> Text shown:
— Begin —

What does your contract say you can do?  First and foremost
contact your legal department to ensure that you can cut
service within the parameters of the contract, or your
company can defend itself for terminating the contract
without cause.

Contact ISP X and ask for any complaints surrounding the
customer in question.  Explain the situation to them, they
should be cooperative.  If not, have your legal folks nag them.

What does your Acceptable Use Policy state in the area
of spamming, forged addresses, etc?  If nothing, MODIFY IT
NOW.

Once you have a copy of some complaints (either directly or
from ISP X), that should be enough to take direct action.

Dale

	"Si Hoc Legere Scis Nimium Eruditionis Habes"
================================================================
 
Dale Drew                                 MCI Telecommunications
Sr. Manager                                 internetMCI Security
                                                     Engineering
Voice:  703/715-7058                     Internet: [email protected]
Fax:    703/715-7066                 MCIMAIL: Dale_Drew/644-3335
 
 
 

At 09:17 PM 10/28/97 -0600, Stephen Dolloff wrote:
>Terminate his feed.  End of story.

— End —

> Dataset content:
— Begin —

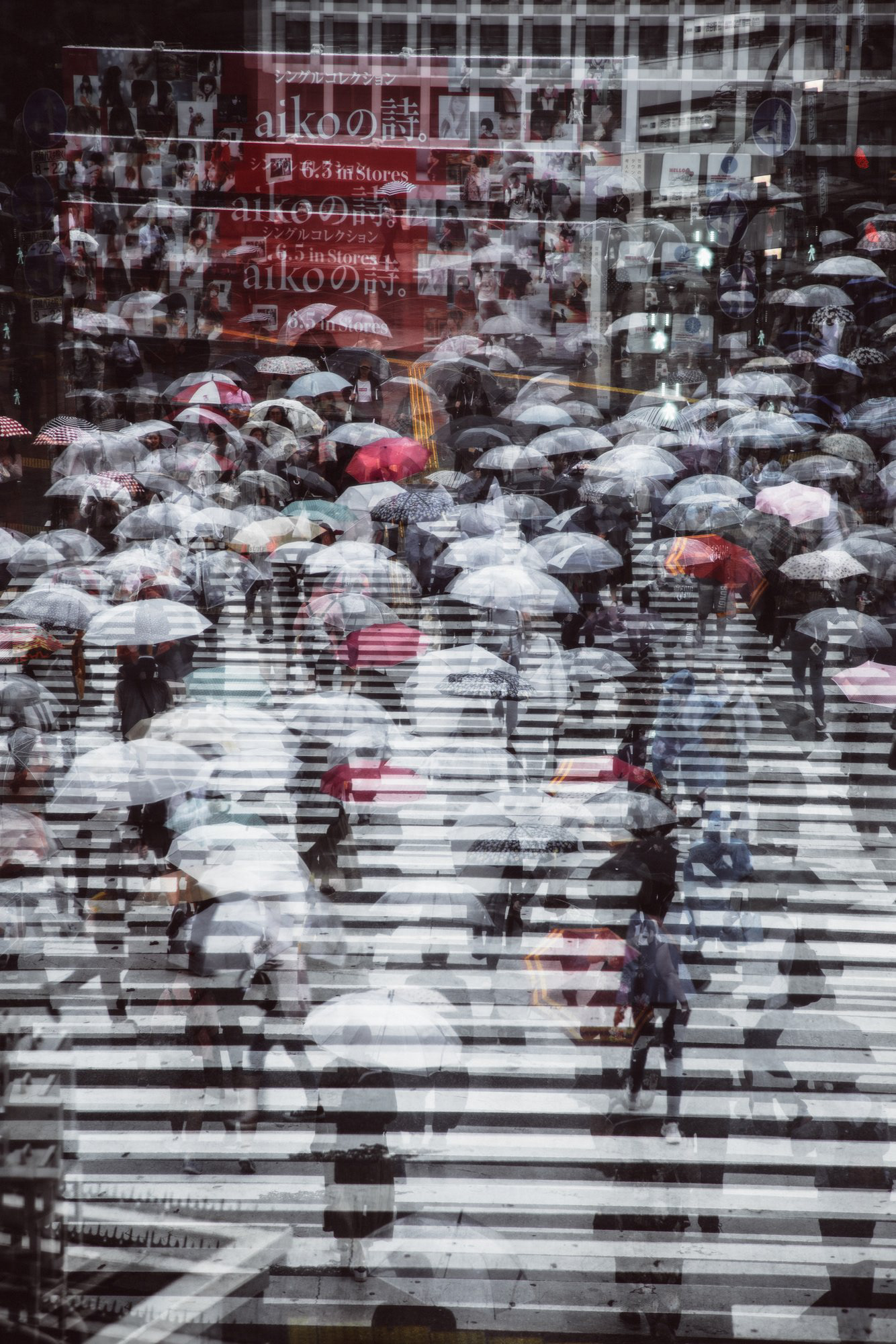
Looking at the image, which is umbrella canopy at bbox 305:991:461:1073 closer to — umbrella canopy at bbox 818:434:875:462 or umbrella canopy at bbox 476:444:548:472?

— End —

> Exercise brief:
Pick up the email about cutting service to a customer accused of spamming, continuing right after its last quoted line, "Terminate his feed. End of story."

> Exercise answer:
>
>Stephen Dolloff
>([email protected])
>
>On Wed, 29 Oct 1997, Hank Nussbacher wrote:
>
>> Please no religionics.  Part of the below is true - part is what will
happen
>> in the near future:
>> 
>> I have a spammer I am trying to block.  He is multihomed to me and ISP X.
>> He has address a.b.c.d from me and address a.b.c.e from ISP X.  Users
>> started seeing spams from a.b.c.e and complained to ISP X.  He shut off
SMTP
>> to the customer but the spamming continued.  Turns out the user defaults
out
>> to me no matter what, so his address was a.b.c.e when coming out of me.
For
>> me that is a spoofed address.  I then go to block his spoofed address.
User
>> then says, it is a valid address and I have no business blocking his IP
>> addresses, whether he has them from me or ISP X.  I then say I'll block
SMTP
>> and the user says, "show me one letter from a user on the Internet
>> complaining to you that I am spamming".  Since his dns is located elsewhere
>> and since the IP addresses are not mine, the users aren't complaining to me
>> - but to ISP X and perhaps ISP Y (providing him secondary DNS service).
All
>> the ISP X & Y attempts to shut out the spam aren't affective due to the
>> multihoming.
>> 
>> What do we do in these cases?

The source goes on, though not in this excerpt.